──────── Text provided ────────

Re: [LAD] RDF libraries, was Re: [ANN] IR: LV2 Convolution Reverb

From: Stefano D'Angelo <zanga.mail@email-addr-hidden>
Date: Sat Feb 26 2011 - 18:47:09 EET

2011/2/26 Olivier Guilyardi <list@email-addr-hidden>:
> On 02/25/2011 09:13 PM, Stefano D'Angelo wrote:
>> 2011/2/25 Olivier Guilyardi <list@email-addr-hidden>:
>
>>> That said there is another big problem. This glib dependency, it's way too heavy
>>> for mobile deployment.
>>
>> Since this was already discussed and we happen to have possible GLib
>> replacements, could you expand on that? Why is it too heavy?
>
> Size. There are two bottlenecks related to size when deploying on Android:
>
> - the space it takes on the device. In the past apps could only be installed in
> the device internal memory, and it is often quite small, like about 150Mb.

──────── Entries supplied ────────

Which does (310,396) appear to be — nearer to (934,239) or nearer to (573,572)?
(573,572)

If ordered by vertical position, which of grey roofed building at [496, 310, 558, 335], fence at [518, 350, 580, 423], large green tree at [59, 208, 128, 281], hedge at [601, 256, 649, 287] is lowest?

────────
──────── Entries supplied ────────

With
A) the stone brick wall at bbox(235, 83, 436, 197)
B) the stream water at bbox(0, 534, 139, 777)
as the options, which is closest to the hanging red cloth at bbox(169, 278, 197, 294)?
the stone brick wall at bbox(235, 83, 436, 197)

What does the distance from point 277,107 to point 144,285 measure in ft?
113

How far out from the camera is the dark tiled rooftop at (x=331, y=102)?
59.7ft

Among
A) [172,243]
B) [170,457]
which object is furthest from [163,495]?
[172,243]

────────

Complete the following:
**a.** List every date that appears in the mailing list post, written as the post gives it.
**b.** Resume the mailing list post about the glib dependency on Android from the point where it stops.
The records aren't needed for anything here.

In response:
**a.**
- Sat Feb 26 2011 - 18:47:09 EET
- 2011/2/26
- 02/25/2011
- 2011/2/25

**b.**
> People tend to install a lot of apps so this gets filled quickly. So, a
> mechanism, app2sd, has been added to allow installing apps on the sdcard, which
> is usually more than 8Gb. But this doesn't work for native libraries, because
> the sdcard is mounted noexec. You can use app2sd, but the native libraries
> provided by the app are copied to internal memory.
>
> - the download time. It is common for users to download apps when they're on the
> go, and thus possibly using a bad internet link.
>
> My app is currently a little less than 1Mb, and I actually don't really want to
> make it bigger. Some games can get big, but my app isn't a game, it's intended
> to be lightweight.
>
> For example, I needed to add a little magic, to detect file formats. So I
> grabbed libmagic, compiled that, linked statically, and IIRC it resulted in a
> size increase of about 200Kb. That was quite unacceptable for such a simple
> functionality.
>
> So, I read the code and libmagic metadata files, and I implemented my own magic
> (OGG, WAV, FLAC, AIFF, MP3) in about 30 lines of C. I had a couple of bugs, but
> it now works flawlessly.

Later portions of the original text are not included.